В отличие от пассажирских самолетов Спейс Шаттл не имеет достаточно большого сборника жидких отходов и он не приземляется с ними на посадочную полосу. Время от времени жидкая фаза отходов, можно сказать, космические помои, должны выбрасываться наружу, через специальное сопло они дренажируются в открытый космос. Это надо видеть – а мы просматривали специальные видео записи и делали это заинтересованно: мощная струя, как у здорового мерина в расцвете лет, била целенаправленно и ярко при свете Солнца. Конечно, такая по–американски деловая концепция упрощала утилизацию отходов в космосе и давала другие преимущества, но была рассчитана, в основном, на автономный полет с ограниченными операциями со сравнительно небольшими полезными грузами.
Когда Спейс Шаттл стал проводить до двух недель в состыкованной конфигурации в составе космической станции огромных размеров, появилась серьезная проблема.
С одной стороны, требовалось по–прежнему проводить дренаж жидких отходов, потому что космический туалет нашего СМ не был рассчитан на обслуживание всех челночных гостей в таком большом составе.
С другой стороны, появилась опасность космических поллюций, ведь на станции слишком много таких элементов и поверхностей, чувствительных к загрязнению. К ним относятся оптические поверхности, такие как чувствительные элементы датчиков и иллюминаторы, солнечные батареи и радиаторы, и, как выяснилось, стыковочные причалы.
Из истории средних веков известно, с какими проблемами столкнулись города, когда их население стало расти, а окружающее пространство уже было не в состоянии справляться с человеческими отходами естественным биологическим путем. Окружающая среда перестала перерабатывать отходы так, как это происходит в деревне, где земля воспринимает все в «безвыгребных» ямах, мусорных и компостных кучах. Помои через окно долбили городские улицы, превратив их в источники страшной заразы, которая привела к опустошительным эпидемиям. Только такие катастрофы заставили средневековые города перестроиться, и, в конце концов, появилась канализация и другие атрибуты современной цивилизации.
*****
Задание:
Перечислите, пожалуйста, все элементы и поверхности станции, которые текст выше об отходах Спейс Шаттла называет чувствительными к загрязнению.

Записи:
*****
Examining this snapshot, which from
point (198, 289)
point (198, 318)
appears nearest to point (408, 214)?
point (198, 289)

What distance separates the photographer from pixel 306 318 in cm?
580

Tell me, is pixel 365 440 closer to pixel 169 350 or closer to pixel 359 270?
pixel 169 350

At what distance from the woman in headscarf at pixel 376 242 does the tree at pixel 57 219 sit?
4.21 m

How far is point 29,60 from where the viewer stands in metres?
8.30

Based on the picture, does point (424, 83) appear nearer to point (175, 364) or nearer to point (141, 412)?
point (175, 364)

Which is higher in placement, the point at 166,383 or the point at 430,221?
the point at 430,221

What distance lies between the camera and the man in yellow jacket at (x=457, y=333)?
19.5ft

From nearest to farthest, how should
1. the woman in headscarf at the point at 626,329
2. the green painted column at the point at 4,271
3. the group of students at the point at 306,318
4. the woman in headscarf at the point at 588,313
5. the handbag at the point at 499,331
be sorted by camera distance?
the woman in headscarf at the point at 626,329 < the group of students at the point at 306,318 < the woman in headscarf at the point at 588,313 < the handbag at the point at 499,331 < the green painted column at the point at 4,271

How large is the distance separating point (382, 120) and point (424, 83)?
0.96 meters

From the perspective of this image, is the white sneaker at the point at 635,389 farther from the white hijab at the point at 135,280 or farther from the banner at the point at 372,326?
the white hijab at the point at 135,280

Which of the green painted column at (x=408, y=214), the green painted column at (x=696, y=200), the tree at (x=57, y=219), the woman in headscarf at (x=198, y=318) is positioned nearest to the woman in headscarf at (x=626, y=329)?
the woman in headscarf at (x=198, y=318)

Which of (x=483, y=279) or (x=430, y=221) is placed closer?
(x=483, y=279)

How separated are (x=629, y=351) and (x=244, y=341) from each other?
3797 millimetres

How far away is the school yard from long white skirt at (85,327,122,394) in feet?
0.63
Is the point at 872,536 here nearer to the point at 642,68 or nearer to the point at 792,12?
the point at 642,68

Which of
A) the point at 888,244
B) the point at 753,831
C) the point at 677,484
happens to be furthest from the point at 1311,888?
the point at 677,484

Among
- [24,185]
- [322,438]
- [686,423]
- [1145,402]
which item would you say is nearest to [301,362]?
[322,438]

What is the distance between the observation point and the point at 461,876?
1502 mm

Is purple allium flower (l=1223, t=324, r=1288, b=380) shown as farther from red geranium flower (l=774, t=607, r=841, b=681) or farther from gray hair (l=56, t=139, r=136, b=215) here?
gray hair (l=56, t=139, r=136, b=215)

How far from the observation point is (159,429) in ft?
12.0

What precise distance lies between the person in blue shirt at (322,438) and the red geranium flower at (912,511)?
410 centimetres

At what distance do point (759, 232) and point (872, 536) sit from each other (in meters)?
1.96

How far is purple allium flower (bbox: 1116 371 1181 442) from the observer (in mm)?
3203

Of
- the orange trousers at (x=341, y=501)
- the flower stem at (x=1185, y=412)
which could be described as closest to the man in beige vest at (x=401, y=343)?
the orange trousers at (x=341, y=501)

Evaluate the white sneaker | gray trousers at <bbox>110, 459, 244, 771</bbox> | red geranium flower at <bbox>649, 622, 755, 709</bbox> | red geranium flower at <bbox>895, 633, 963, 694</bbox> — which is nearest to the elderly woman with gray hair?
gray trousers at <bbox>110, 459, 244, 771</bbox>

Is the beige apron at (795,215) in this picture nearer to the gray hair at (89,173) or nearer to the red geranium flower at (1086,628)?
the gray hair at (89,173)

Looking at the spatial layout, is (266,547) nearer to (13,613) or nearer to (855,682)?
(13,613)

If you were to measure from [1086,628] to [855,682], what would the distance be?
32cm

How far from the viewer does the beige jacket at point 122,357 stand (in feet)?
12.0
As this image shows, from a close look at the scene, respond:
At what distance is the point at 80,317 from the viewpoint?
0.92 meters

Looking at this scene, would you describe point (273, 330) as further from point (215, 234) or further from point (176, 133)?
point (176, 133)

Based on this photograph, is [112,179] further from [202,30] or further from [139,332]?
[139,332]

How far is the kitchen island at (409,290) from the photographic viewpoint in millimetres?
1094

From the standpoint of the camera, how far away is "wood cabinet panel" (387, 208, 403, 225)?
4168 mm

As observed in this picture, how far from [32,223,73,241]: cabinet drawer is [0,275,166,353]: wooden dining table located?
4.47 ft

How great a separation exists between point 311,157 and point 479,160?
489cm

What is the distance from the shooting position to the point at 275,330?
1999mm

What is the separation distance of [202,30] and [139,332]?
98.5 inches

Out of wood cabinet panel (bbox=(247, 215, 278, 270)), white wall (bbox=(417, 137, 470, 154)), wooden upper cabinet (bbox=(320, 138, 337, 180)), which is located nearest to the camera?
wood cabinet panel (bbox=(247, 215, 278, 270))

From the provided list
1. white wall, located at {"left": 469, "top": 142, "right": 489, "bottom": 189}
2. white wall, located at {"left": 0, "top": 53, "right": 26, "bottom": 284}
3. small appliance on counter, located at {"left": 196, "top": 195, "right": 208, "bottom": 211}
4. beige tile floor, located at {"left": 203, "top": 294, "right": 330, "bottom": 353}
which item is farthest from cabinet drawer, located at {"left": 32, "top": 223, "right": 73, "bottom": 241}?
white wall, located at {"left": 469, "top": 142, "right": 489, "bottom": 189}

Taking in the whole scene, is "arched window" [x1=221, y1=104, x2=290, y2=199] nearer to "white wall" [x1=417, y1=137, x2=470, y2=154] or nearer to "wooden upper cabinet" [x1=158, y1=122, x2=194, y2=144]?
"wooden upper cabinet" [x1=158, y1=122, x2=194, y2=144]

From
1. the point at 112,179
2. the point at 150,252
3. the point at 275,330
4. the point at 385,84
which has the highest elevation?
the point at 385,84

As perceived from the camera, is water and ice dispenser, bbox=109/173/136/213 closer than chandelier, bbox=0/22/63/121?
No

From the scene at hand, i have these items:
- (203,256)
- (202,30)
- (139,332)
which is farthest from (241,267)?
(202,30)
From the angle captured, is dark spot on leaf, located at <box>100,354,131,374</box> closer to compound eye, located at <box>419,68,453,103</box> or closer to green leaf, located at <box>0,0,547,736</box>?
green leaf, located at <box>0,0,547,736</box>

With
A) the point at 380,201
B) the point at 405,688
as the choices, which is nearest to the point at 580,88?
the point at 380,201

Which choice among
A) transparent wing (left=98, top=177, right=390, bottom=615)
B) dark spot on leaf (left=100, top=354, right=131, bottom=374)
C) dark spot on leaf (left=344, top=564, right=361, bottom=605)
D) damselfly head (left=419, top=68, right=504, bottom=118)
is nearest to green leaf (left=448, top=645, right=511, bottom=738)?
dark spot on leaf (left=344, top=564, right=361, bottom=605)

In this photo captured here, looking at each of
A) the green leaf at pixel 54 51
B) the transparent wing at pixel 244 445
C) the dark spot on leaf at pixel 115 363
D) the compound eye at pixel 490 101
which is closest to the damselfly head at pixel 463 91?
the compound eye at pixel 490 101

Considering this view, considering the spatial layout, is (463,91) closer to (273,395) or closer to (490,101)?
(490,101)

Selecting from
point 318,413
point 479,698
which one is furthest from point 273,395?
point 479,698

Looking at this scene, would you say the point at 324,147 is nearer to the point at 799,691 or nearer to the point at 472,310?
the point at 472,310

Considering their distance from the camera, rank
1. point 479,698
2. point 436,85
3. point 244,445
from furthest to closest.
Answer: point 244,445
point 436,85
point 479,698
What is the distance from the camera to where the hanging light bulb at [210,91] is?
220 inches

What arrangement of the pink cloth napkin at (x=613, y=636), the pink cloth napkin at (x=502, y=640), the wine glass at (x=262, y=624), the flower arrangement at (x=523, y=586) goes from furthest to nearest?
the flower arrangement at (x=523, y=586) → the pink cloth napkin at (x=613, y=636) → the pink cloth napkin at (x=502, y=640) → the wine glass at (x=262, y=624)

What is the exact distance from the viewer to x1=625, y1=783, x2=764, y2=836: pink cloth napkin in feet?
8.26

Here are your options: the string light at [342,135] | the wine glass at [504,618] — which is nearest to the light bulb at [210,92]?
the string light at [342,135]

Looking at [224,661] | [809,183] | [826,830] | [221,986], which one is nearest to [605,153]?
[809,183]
*****
Решение задания:
- чувствительные элементы датчиков
- иллюминаторы
- солнечные батареи
- радиаторы
- стыковочные причалы